Selection Based on Task Characteristics

  1. Simple Tasks: Use vanilla or ppo

    • Low computational overhead
    • Fast convergence
  2. Complex Reasoning Tasks: Use topr or cispo

    • Better stability
    • Suitable for long sequence generation
  3. Tasks Requiring Exploration: Use tis or kimi15

    • Better exploration capability
    • Suitable for sparse reward environments

Selection Based on Data Distribution

  1. Balanced Positive/Negative Samples: Use ppo or vanilla
  2. More Negative Samples: Use topr, can adjust negative sample weights
  3. Need Regularization: Use kimi15, control regularization intensity through tau parameter

Monitoring and Debugging

Key Metrics

Different algorithms output different monitoring metrics:

  • Common Metrics: pg_loss, kl_loss, entropy_loss
  • PPO Specific: ppo_ratio_clipfrac, ppo_ratio_low_clipfrac, ppo_ratio_high_clipfrac
  • TIS Specific: tis_lower_clipfrac, tis_upper_clipfrac, tis_total_clipfrac
  • TOPR Specific: topr_positive_samples, topr_negative_samples, topr_negative_total_clipfrac
  • CISPO Specific: cispo_total_clipfrac, cispo_clipped_ratio
  • Kimi15 Specific: kimi15_policy_grad_magnitude, kimi15_kl_reg_magnitude

Debugging Recommendations

  1. Monitor Clipping Ratios: High clipping ratios may indicate learning rate is too large
  2. Observe Sample Distribution: TOPR algorithm focuses on positive/negative sample ratios
  3. Adjust Hyperparameters: Tune algorithm-specific parameters based on task characteristics
  4. Use TensorBoard: Visualize metric changes during training

Frequently Asked Questions

Q: How to choose the appropriate pg_variant?

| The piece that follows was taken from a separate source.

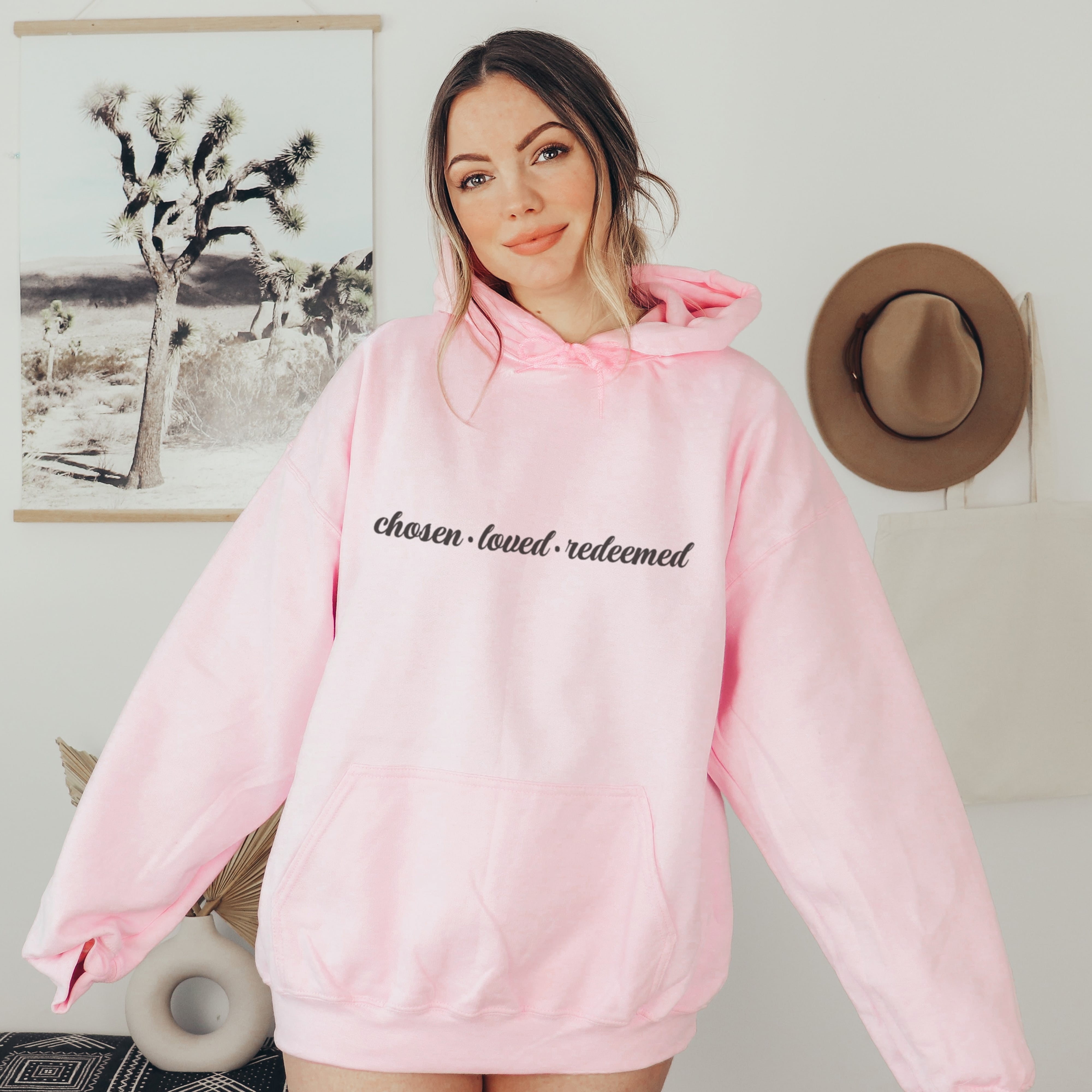 Woman in pink chosen loved redeemed hoodie, cozy Christian faith-based sweatshirt for women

A: It's recommended to start with topr, as it performs well on most tasks. Then adjust based on specific task characteristics.

Q: What is the computational complexity of each algorithm?

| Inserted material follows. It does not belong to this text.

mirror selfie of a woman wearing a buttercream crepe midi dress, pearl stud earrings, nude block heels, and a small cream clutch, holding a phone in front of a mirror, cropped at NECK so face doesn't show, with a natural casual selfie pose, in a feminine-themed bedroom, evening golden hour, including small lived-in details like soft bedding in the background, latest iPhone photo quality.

A: vanilla < ppo < tis < kimi15 < cispo < topr

Q: Can I switch algorithms during training?

A: It's not recommended to switch algorithms during training, as this can cause training instability.

Q: How to adjust algorithm-specific parameters?

A: Refer to the configuration examples for each algorithm and tune based on validation set performance. It's recommended to start with small adjustments.